Small droplets of her blood fell to the wooden floor, seeping through the gaps and staining whatever was downstairs. In less than a minute, however, her skin turned from red to pink, then from pink back to lightly tanned brown.
From that first mission onward, she only ever wanted poison. Poison was irrefutable. If there were others like her out there, they could take a blade to the throat, they could take a bullet to the gut, but poison would rot them from the inside out all the same. Her cells had been altered to knit together against any wound; they had not been altered to withstand a whole system collapse. Working with the only weapon that could kill her was a way of reminding herself that she was not immortal, no matter what the Nationalists said.
It was comforting, in its own strange way.

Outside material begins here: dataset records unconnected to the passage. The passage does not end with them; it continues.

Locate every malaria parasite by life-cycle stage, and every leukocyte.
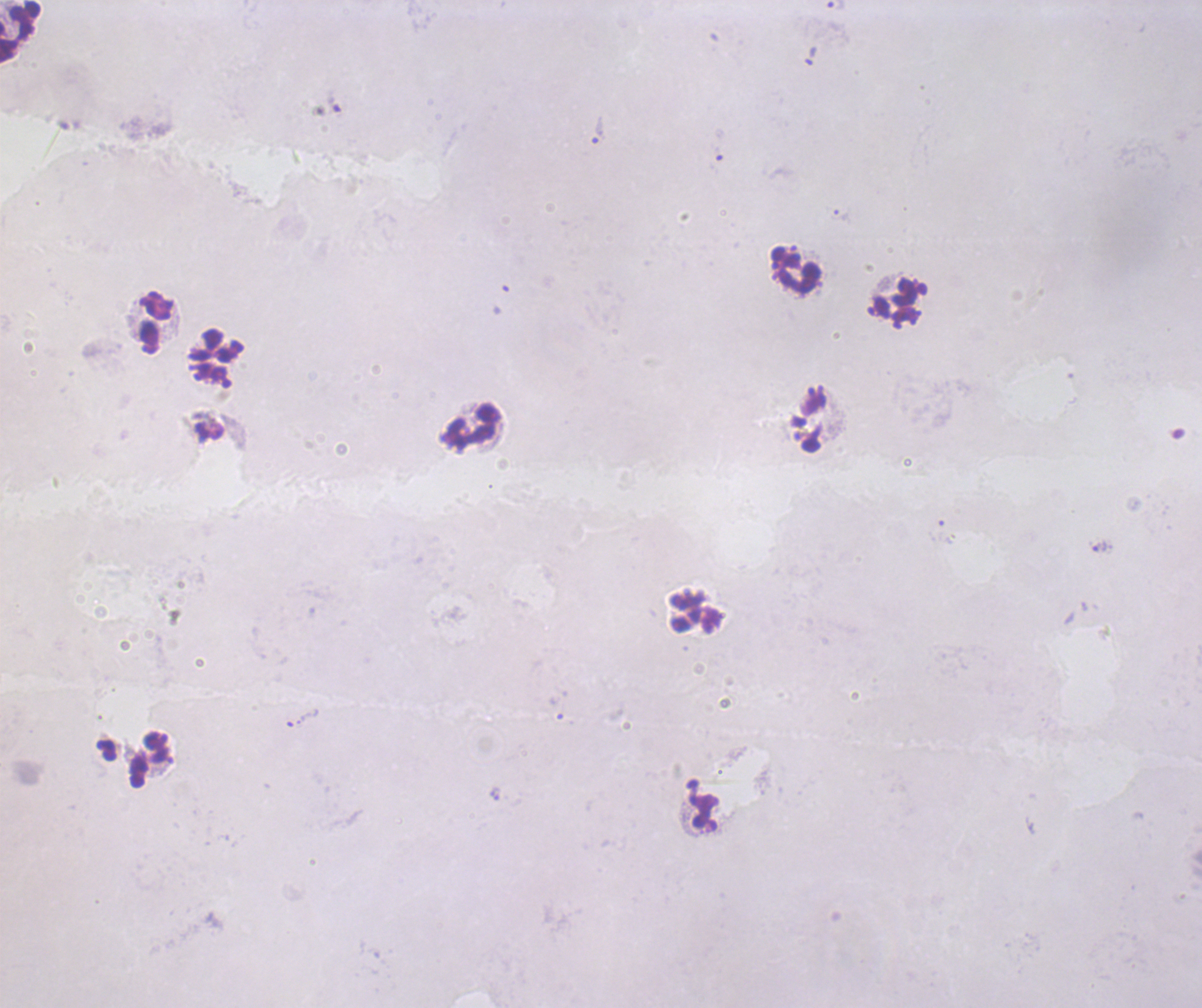

Approximate centers as [x, y] in pixels.
Trophozoites: [836, 6], [599, 130], [1099, 547].
No schizont or gametocyte forms observed.
Leukocytes: [19, 30], [795, 271], [898, 302], [154, 322], [216, 358], [470, 426], [697, 610].

Image is 1202×1008 pixels. One field from this slide. Coloration quality: bad. Captured at 100x magnification. Romanowsky stain. Previously used in an actual diagnosis. Thick smear of blood. Background quality: unsatisfactory.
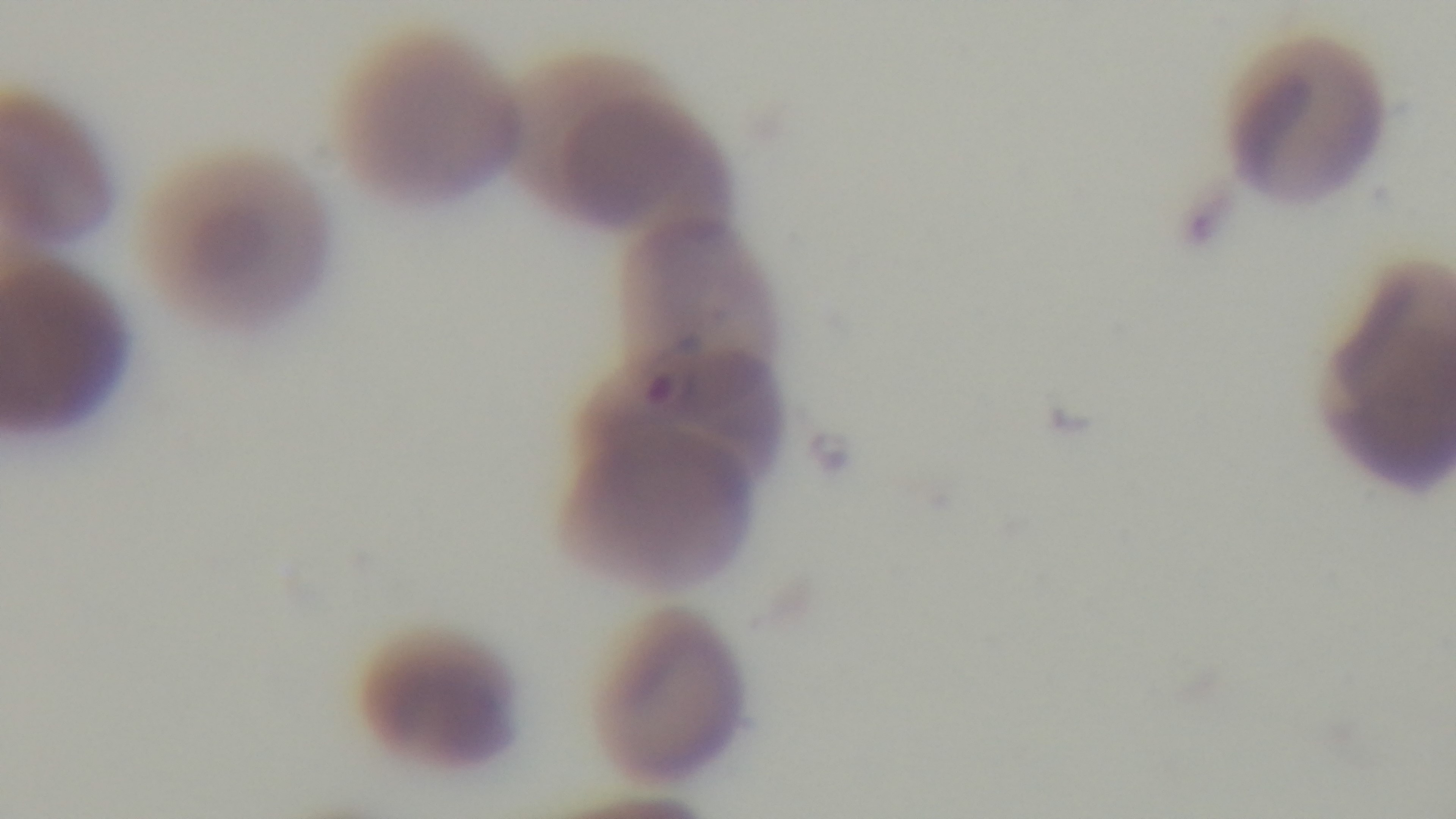
Summary:
  - Modality: light microscopy
  - Malaria status: infected
  - Objective: 100x oil immersion
  - Field of view: single
  - Stain: Giemsa
  - Preparation: thin
  - Capture: mounted 4K digital camera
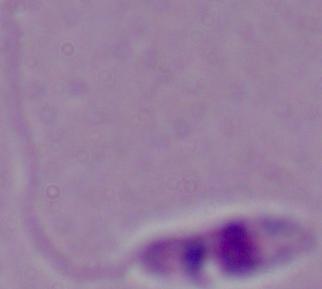 A Leishmania parasite is shown. Photomicrograph. 1000x magnification.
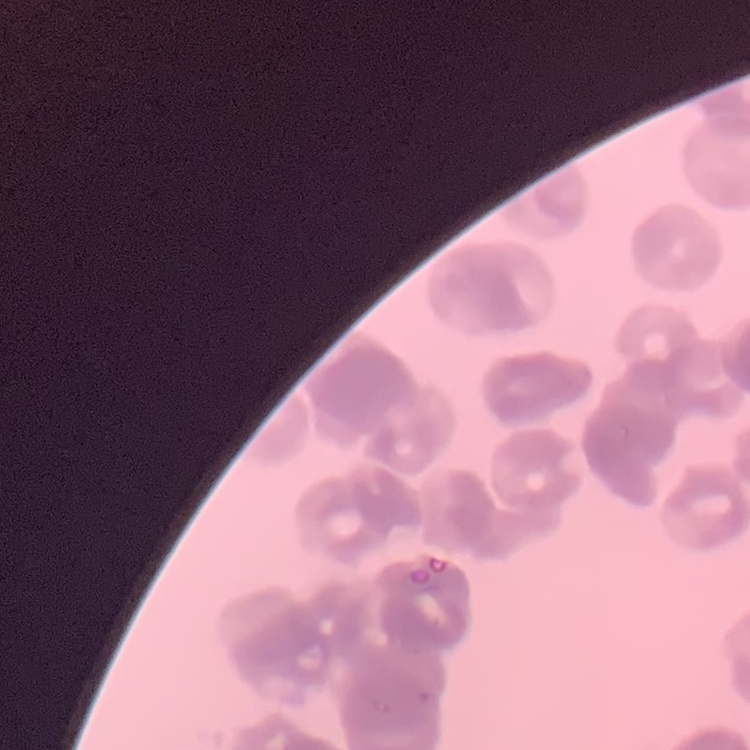

The erythrocytes show rouleaux formation. Thin blood smear. Square crop of a larger photomicrograph. Field's or Giemsa stain.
Report the malaria status of this cell.
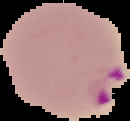
Parasitized.

Summary:
  - Image type: cell region segmented out of the field of view; surrounding area masked to black
  - Image size: 130×121 pixels
  - Preparation: thin blood smear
Locate every blood parasite and identify its species.
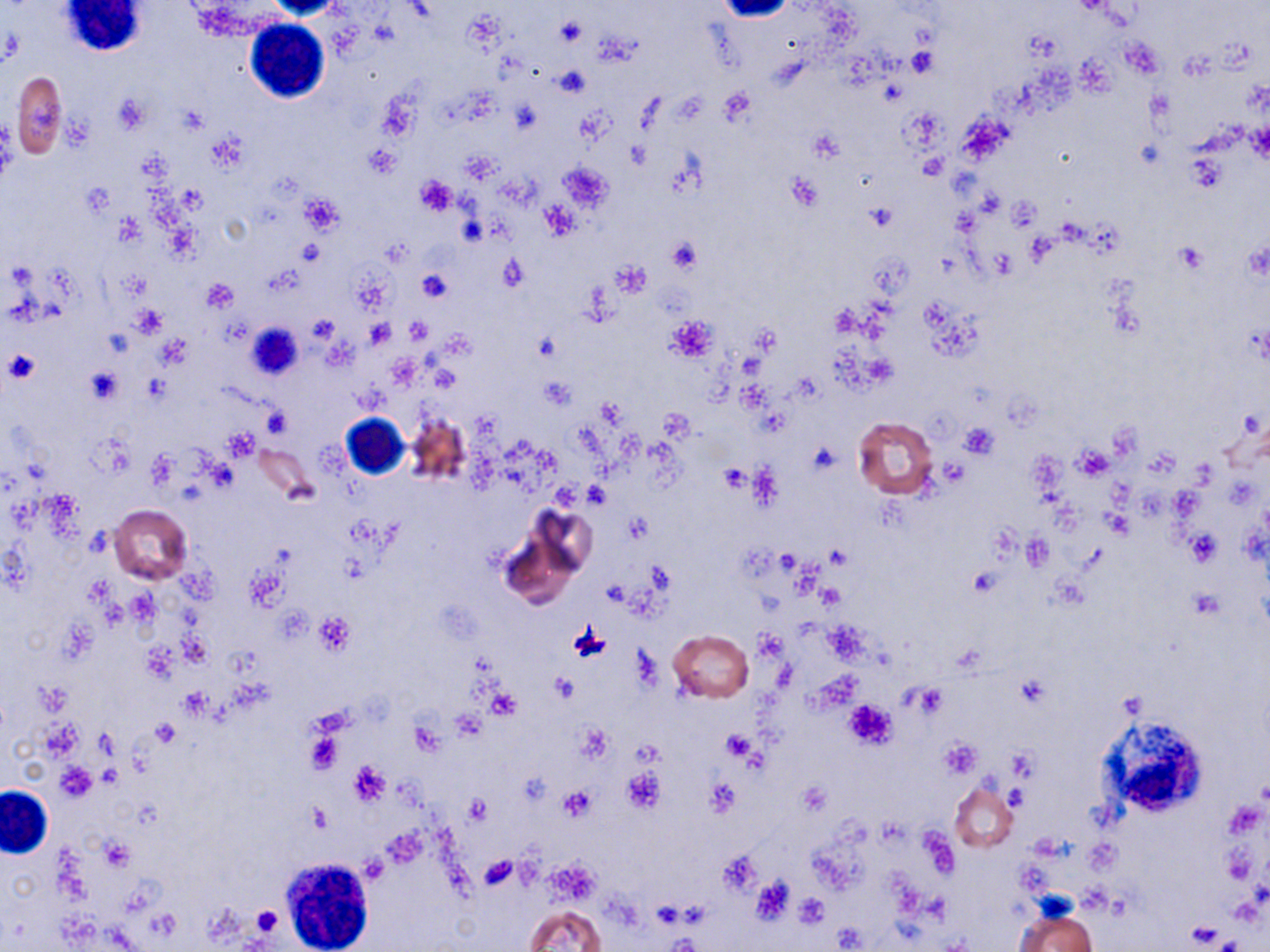

No blood parasites seen.

Summary:
  - Coordinate format: approximate bounding boxes as (x1, y1, x2, y2) in pixels
  - White blood cell locations: (59, 0, 146, 59), (246, 19, 330, 103), (341, 411, 412, 481), (1100, 717, 1208, 817), (0, 785, 53, 857), (280, 857, 375, 948)
  - Uninfected red blood cell locations: (10, 71, 68, 159), (406, 412, 472, 489), (851, 416, 938, 499), (252, 444, 315, 499), (109, 503, 193, 585), (529, 505, 599, 588), (668, 630, 753, 703), (950, 782, 1018, 852), (525, 905, 605, 952), (1015, 908, 1097, 952)
  - Platelet locations: (556, 18, 586, 46), (554, 66, 591, 97), (719, 88, 755, 123), (114, 95, 149, 133), (60, 117, 93, 150), (365, 145, 400, 178), (918, 152, 946, 180), (786, 174, 821, 211), (415, 176, 457, 215), (80, 182, 114, 217), (300, 195, 344, 234), (542, 201, 578, 238), (864, 203, 896, 231), (668, 238, 702, 274), (299, 240, 324, 266), (1174, 242, 1208, 273), (500, 255, 528, 291), (611, 261, 651, 295), (418, 269, 451, 303), (200, 280, 238, 311), (135, 306, 165, 337), (668, 316, 716, 362), (406, 317, 431, 344), (366, 319, 395, 348), (533, 331, 561, 360), (2, 350, 40, 386), (85, 367, 121, 404), (538, 377, 577, 410), (658, 408, 694, 441), (961, 423, 998, 459), (1074, 447, 1113, 479), (719, 463, 749, 494), (585, 482, 611, 508), (1105, 511, 1132, 538), (626, 512, 652, 545), (1185, 530, 1223, 567), (314, 612, 354, 653), (568, 623, 613, 663), (548, 671, 581, 703), (38, 684, 70, 716), (911, 685, 948, 717), (179, 688, 211, 719), (486, 689, 521, 717), (844, 700, 896, 748), (37, 719, 84, 760), (152, 719, 181, 749), (572, 721, 613, 764), (721, 731, 755, 762), (304, 733, 343, 774), (938, 739, 980, 779), (348, 760, 392, 805), (56, 763, 98, 800), (622, 768, 665, 812), (798, 781, 831, 816), (558, 786, 595, 821), (465, 794, 493, 825), (100, 837, 134, 870), (478, 855, 517, 890), (751, 875, 795, 924), (795, 893, 830, 926), (251, 905, 281, 937), (1186, 921, 1224, 947), (669, 936, 702, 952)
  - Slide-level diagnosis: no evidence of blood parasites
  - Modality: light microscopy
  - Field of view: single
  - Image size: 1270×952 pixels
  - Magnification: 1000x
  - Stain: May-Grünwald-Giemsa
  - Preparation: thin blood smear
Describe the morphology of the erythrocytes.
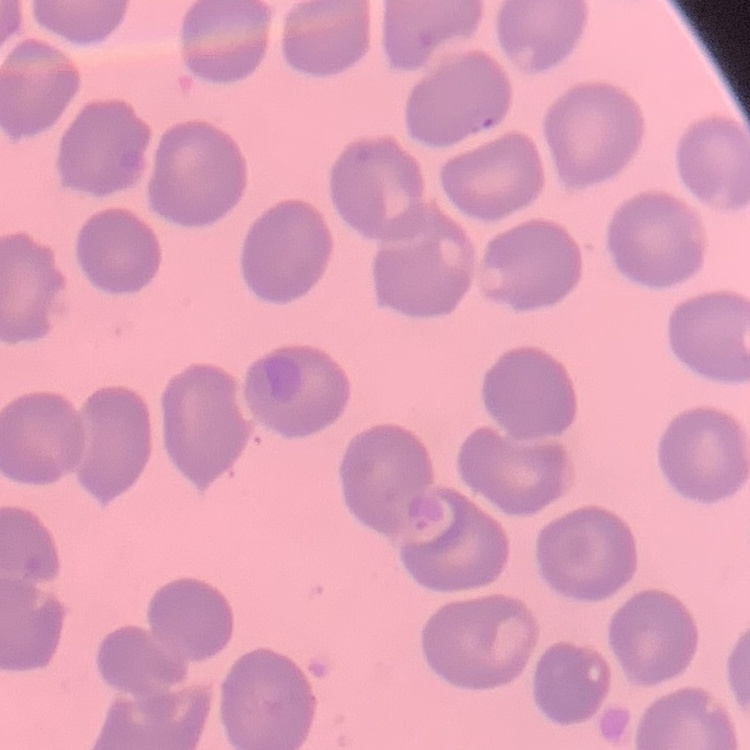

They show no rouleaux formation.

One tile cut from a larger photomicrograph. Stained with either Field's or Giemsa. Thin peripheral smear.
Classify this cell by malaria status.
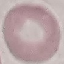
Uninfected.

Summary:
  - Image type: cell patch, automatically extracted from a larger field of view and resized to 64 × 64 pixels
  - Capture: smartphone through the microscope eyepiece
  - Preparation: thin blood smear
  - Stain: Giemsa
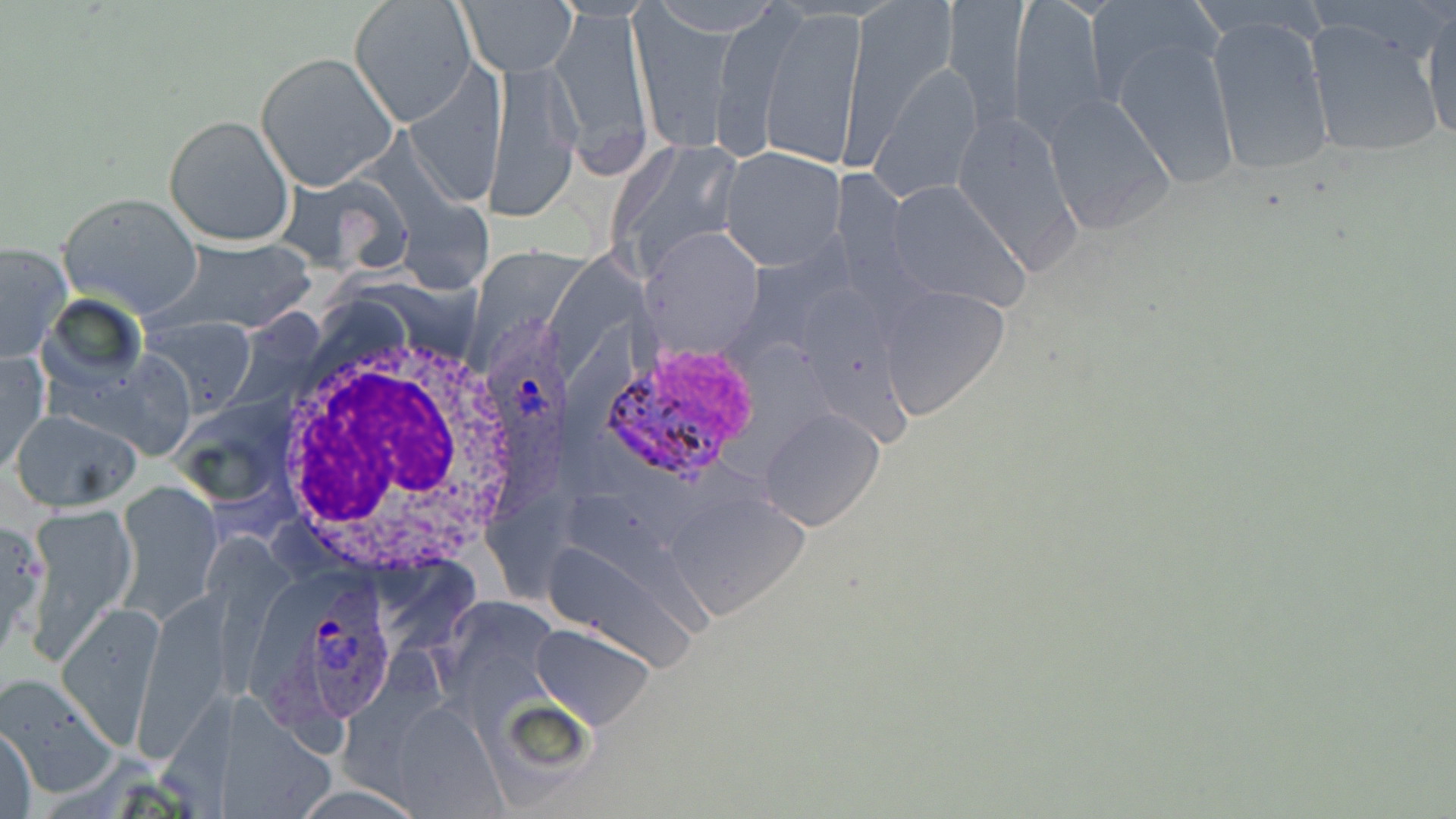
Approximate bounding boxes as (x1, y1, x2, y2) in pixels. Uninfected red blood cell locations: (844, 0, 963, 158), (1008, 0, 1113, 141), (1086, 0, 1222, 103), (348, 1, 476, 127), (461, 1, 574, 77), (943, 2, 1029, 117), (551, 4, 652, 169), (759, 7, 867, 167), (1420, 9, 1456, 146), (630, 10, 733, 155), (1205, 14, 1336, 178), (1301, 17, 1445, 163), (1112, 39, 1240, 189), (256, 53, 396, 190), (487, 58, 583, 219), (872, 61, 982, 202), (1041, 93, 1176, 236), (947, 108, 1085, 271), (163, 114, 295, 247), (609, 134, 751, 277), (715, 147, 847, 270), (884, 181, 1029, 310), (57, 192, 203, 318), (166, 238, 317, 331), (0, 242, 70, 363), (879, 285, 1011, 420), (142, 316, 254, 414), (1, 351, 48, 474), (762, 408, 884, 531), (13, 410, 142, 510), (118, 484, 221, 616), (669, 491, 811, 620), (24, 505, 136, 658), (59, 599, 163, 743), (531, 622, 656, 730), (1, 673, 116, 796), (389, 703, 504, 815), (1, 724, 37, 817), (293, 781, 415, 817). Plasmodium ovale-infected red blood cell locations: (484, 311, 573, 530), (591, 340, 761, 484), (253, 575, 389, 734). White blood cell locations: (265, 320, 531, 572). Slide-level diagnosis: Plasmodium ovale. May-Grünwald-Giemsa-stained preparation. Image is 1456×819 pixels. Thin blood smear. Captured at 1000x magnification. Single field of view. Light microscopy.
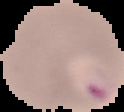

image size = 124×112 pixels
preparation = thin blood film
result = malaria parasites identified
image type = segmented cell region with the area outside set to black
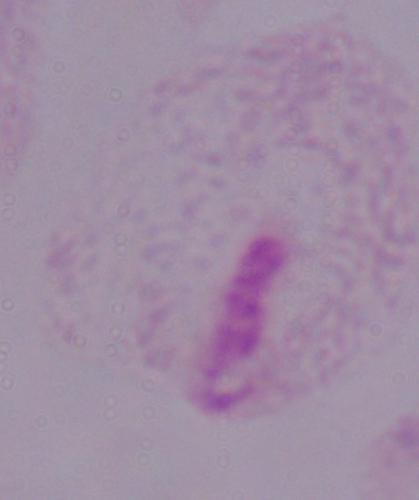

A trichomonad is shown. Captured at 1000x magnification. Photomicrograph.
Point out each Plasmodium parasite.
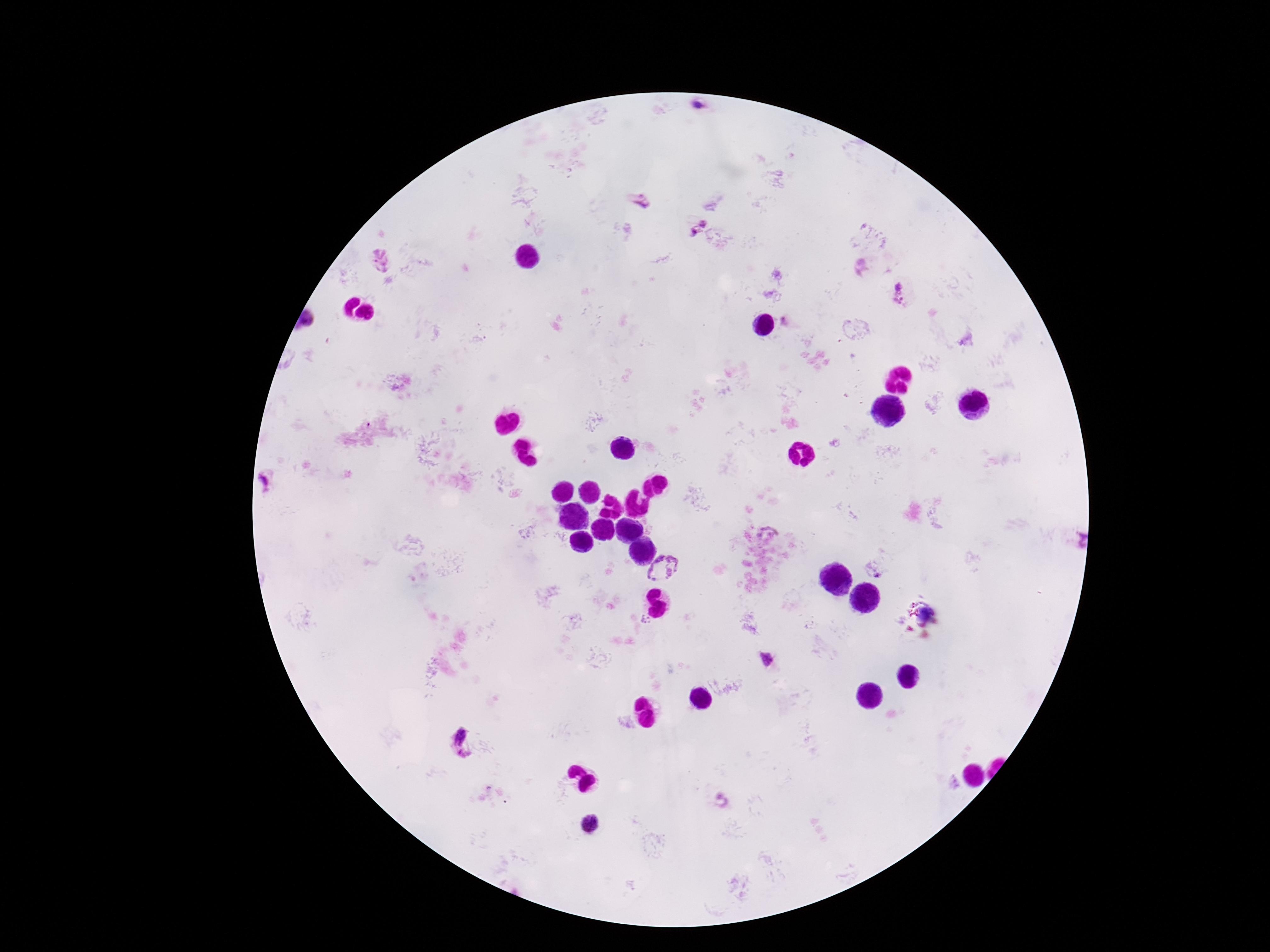
Approximate object centers, in pixels from the top-left corner.
Plasmodium parasites: (x=703, y=222), (x=696, y=232), (x=380, y=260), (x=901, y=292), (x=306, y=320), (x=769, y=532), (x=664, y=572), (x=767, y=657), (x=458, y=736), (x=463, y=755), (x=589, y=824).

Summary:
  - Magnification: 100x
  - Patient malaria status: infected
  - Capture: smartphone camera through the microscope eyepiece
  - Stain: Giemsa
  - Field of view: single
  - Image size: 1270×952 pixels
  - Preparation: thick blood film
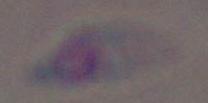
Captured at 1000x magnification. Toxoplasma gondii is seen. Photomicrograph.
Classify this cell by malaria status.
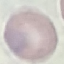

It is uninfected.

image type = automatically extracted cell patch, resized to 64 × 64 pixels
capture = smartphone camera at the microscope eyepiece
preparation = thin smear
stain = Giemsa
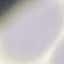

Summary:
  - Malaria status: uninfected
  - Stain: Giemsa
  - Capture: smartphone camera at the microscope eyepiece
  - Preparation: thin smear
  - Image type: cell patch, automatically extracted from a larger field of view and resized to 64 × 64 pixels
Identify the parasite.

Rosalind stepped out from the water closet and started down the stairs, making her way back onto the street at the pace of a leisurely stroll. She did not want to raise any suspicion if she was sighted, and she managed to trace her steps back to the train station, passing the same alley from before. The black car was gone. So too was the body of the constable whose neck she had broken when she made her escape.
“It is your fault,” Rosalind muttered aloud. “It is your fault for combating me. You could have left me alone.”
She pivoted, crossing the road. The water fountain had been turned off to conserve energy through the night. Rosalind’s fingers trailed along the edge of the basin when she passed, picking up a layer of dust, then rubbing it away when she reentered the train station, her heeled shoes clicking on the tiled flooring. If anyone in here recognized her as the same girl who had been hauled out no less than half an hour ago, they did not show it. The woman inside the ticket booth barely looked up until Rosalind leaned in, one hand braced on the counter and the other smoothing down her hair.
“Hello.” Rosalind’s voice was honey-sweet. Soft. Entirely innocent. “A ticket for the next train to Shanghai, please.”